Having been created on the premise that Muslims were a different nation from Hindus, Pakistan faced a unique challenge – that of its identity. If Pakistanis were not Hindus, then what were they. Did their religion make them Arabs, or even Persians who were their immediate neighbours? But when they looked towards their Western neighbours, they found no similarities, be it in terms of language, culture, diet or even physical appearances. Yet, they could not acknowledge a common ancestry with a ‘Hindu’ India. Thus was complicated the onerous task of writing Pakistan’s history for its children to study.
It is common to hear that Pakistan’s history, as per its textbooks, commences from 712 AD, when Mohd bin Qasim invaded Sindh. Almost all of history before that is either ignored, or glossed over. The lands that comprise Pakistan today find mention in the epic of Mahabharat, however this is not taught to the children who live on those lands. Neither are they told that their lands were once part of the mighty Mauryan empire.

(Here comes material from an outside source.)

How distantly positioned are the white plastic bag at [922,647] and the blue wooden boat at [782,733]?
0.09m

As a result of these omissions, the children of Pakistan grow up without any knowledge of their glorious heritage. Instead, they end up with a bigoted view of the region they live in which, coupled with the falsehoods being fed to them in other subjects, makes for a dangerous mix. When they encounter the world outside and realize it is at a variance with beliefs instilled in them, they either withdraw further into their exclusivist shells, or become disillusioned and unanchored.
Glorification of Armed Forces
World over, govts use education as a means to assist in the process of nation building. However, Pakistan is a different case in that for much of its history it has been directly ruled by its military. Even the periods of civil rule saw the military retain a significant say in critical affairs of the govt. Add to this the fact that the Pakistani military’s record on battlefield is not much to talk about, and one can put into perspective the glorification of the armed forces being fed to the children of Pakistan from very young age.

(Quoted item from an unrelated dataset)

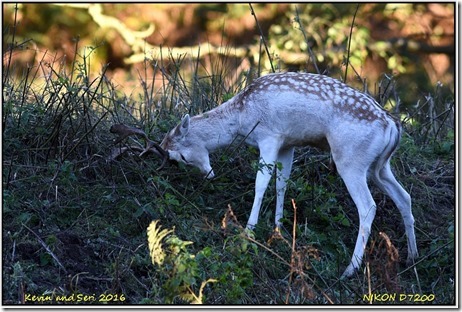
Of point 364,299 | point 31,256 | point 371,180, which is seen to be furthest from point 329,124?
point 31,256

This process of glorifying the military commenced shortly after the 1965 war and gathered pace after the 1971 debacle. When Zulfiqar Ali Bhutto took over the Govt, the military was highly demoralized, its public image was very low and people had lost faith in its ability to defend the country. The Bhutto era curriculum is thus filled with war heroes, military values and the glorification of the army and its valiant exploits in the 1948 and 1965 wars with India. In fact, Bhutto went so far as to introduce a two year course titled Fundamentals of War and Defence of Pakistan for Classes XI and XII respectively. The process further intensified as Islam was added ‘to support the state‘s own militaristic policies in such a way that it appeared to the reader that Pakistan, the Pakistan movement, Pakistan‘s wars with India, the Kashmir issue were all connected not only with Pakistani nationalism but with Islam itself.’
(Coming up in Part 3: Effects on Pakistani Society)
 Rumi, Raza. ‘Our Textbooks and the Lies They Teach’: The Express Tribune, 14 Apr 2011
 Jinnah, MA. 11 Aug 1947. http://www.columbia.edu/itc/mealac/pritchett/00islamlinks/txt_jinnah_assembly_1947.html
 Sareen, Sushant. ‘The Jihad Factory: Pakistan’s Islamic Revolution in the Making.’ Pp 32
 National Early Childhood Education Curriculum (NECEC), Ministry of Education, Government of Pakistan,
March 2002, page 4
 Mirin, Amir. ‘How Pakistan Pumps In Hatred Through Textbooks.’, 16 Nov 2011, Rediff
 Chaudhary, BY. ‘The Quaid and the Ideology of Pakistan.’, 16 Aug 2009, ‘The Dawn’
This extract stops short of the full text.